--- BEGIN Page extract ---
Central Covington Riverfront

Covington officials in February were assessing request-for-proposal submissions to rebuild the city street grid on the 23 acres the Internal Revenue Service occupied for six decades.

Tom West, Covington’s economic development director, said the area—which is roughly four blocks wide and reaching about four blocks in from the riverfront—will be offered for redevelopment in as many as 50 individual parcels rather than in one block that might have a uniform appearance as an end result.

“We’re hopeful that the Phase 1 infrastructure can be completed in less than a year; at the latest, early next year,” West said. “That includes putting in a new sanitary sewer line, all of the storm water, the water, gas, electricity, communications, streets, alleys, sidewalks and a green space.”

The Northern Kentucky Convention Center adjoining the northeast corner of the property is slated to get 1.7 acres so that it can expand.

For the rest of the property, West said, “We’re going to weave this back into the urban fabric.”

There is a high interest level from potential developers, ranging from large national operators to very small local interests.

“One of the benefits to doing these parcel sizes like this is we can make sure that there are opportunities for developers of all scales and types to be involved,” West said. “I think you’re going to see significant work done within the next three years. For the whole thing to be built out, you’re probably in the five- to six-year range from now.”
--- END Page extract ---
--- BEGIN Data lines ---
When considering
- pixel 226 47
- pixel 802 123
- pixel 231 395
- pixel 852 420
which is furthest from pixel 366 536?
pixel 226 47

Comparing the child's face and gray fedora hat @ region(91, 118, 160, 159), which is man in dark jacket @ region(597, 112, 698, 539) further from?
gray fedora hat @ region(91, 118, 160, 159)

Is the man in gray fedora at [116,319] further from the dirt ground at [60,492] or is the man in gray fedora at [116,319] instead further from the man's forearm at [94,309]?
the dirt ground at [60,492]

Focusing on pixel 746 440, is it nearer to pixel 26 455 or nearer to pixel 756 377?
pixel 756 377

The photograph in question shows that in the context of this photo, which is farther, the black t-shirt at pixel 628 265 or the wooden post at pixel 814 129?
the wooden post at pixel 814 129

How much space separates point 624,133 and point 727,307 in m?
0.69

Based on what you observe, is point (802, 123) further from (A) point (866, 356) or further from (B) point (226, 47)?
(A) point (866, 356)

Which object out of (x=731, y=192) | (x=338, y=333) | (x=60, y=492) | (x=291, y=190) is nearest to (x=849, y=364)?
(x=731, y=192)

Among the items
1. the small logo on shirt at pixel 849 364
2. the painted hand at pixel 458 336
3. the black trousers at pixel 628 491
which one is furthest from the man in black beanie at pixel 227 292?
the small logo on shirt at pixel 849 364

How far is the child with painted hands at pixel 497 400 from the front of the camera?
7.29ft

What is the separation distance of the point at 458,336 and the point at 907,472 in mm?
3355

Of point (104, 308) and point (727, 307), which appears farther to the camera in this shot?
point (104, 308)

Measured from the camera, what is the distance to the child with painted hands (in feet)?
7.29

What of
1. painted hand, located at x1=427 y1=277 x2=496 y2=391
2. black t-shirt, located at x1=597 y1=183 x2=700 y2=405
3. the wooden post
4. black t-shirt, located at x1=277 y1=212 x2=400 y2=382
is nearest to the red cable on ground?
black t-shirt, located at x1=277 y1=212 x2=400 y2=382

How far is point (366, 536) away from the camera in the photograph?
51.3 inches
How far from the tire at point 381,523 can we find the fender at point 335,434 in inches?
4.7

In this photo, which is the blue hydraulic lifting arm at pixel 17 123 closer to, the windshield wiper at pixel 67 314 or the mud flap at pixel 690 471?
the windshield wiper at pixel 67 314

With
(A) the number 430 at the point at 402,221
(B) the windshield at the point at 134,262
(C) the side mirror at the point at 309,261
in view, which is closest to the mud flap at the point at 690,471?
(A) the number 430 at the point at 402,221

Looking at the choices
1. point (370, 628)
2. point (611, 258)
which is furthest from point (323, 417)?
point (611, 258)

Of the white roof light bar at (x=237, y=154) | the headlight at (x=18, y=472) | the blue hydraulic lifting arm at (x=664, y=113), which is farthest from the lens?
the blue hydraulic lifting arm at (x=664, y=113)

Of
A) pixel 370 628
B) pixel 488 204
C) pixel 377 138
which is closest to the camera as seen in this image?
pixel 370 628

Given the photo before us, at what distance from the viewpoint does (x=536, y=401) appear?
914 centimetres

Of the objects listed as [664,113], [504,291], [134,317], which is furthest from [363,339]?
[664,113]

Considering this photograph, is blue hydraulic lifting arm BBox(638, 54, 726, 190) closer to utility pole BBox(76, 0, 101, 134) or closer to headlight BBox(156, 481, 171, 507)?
--- END Data lines ---
__Task instructions__.
1. According to the Covington riverfront passage, how much land is the Northern Kentucky Convention Center slated to get?
2. Write a continuation of the Covington riverfront passage that starts right after its final sentence.

__Responses__.
1. 1.7 acres

2.
Covington paid more than $20 million for the property and spent $4.5 million on demolition to prepare the property for its pending resurrection, which will include hundreds of millions of investment for commercial and residential projects.


A smaller project but one with high visibility is the OneNKY Center project that Paul Hemmer Co. is building on the west riverfront corner of the Licking and Ohio rivers. The $26 million project is creating an office building that will house most of Northern Kentucky’s growth organizations, such as the NKY Chamber of Commerce, meetNKY, OneNKY Alliance, The Catalytic Fund of Northern Kentucky, BE NKY Growth Partnership, Horizon Community Funds of Northern Kentucky and the Northern Kentucky Bar Association.

It also will house the offices of the Northern Kentucky Port Authority, a multijurisdictional Port Authority under Kentucky statute founded in 1968 by Boone, Kenton and Campbell counties. The NKY Port owns the OneNKY Center and hired Corporex as development and construction manager. Corporex hired Hemmer Construction Co.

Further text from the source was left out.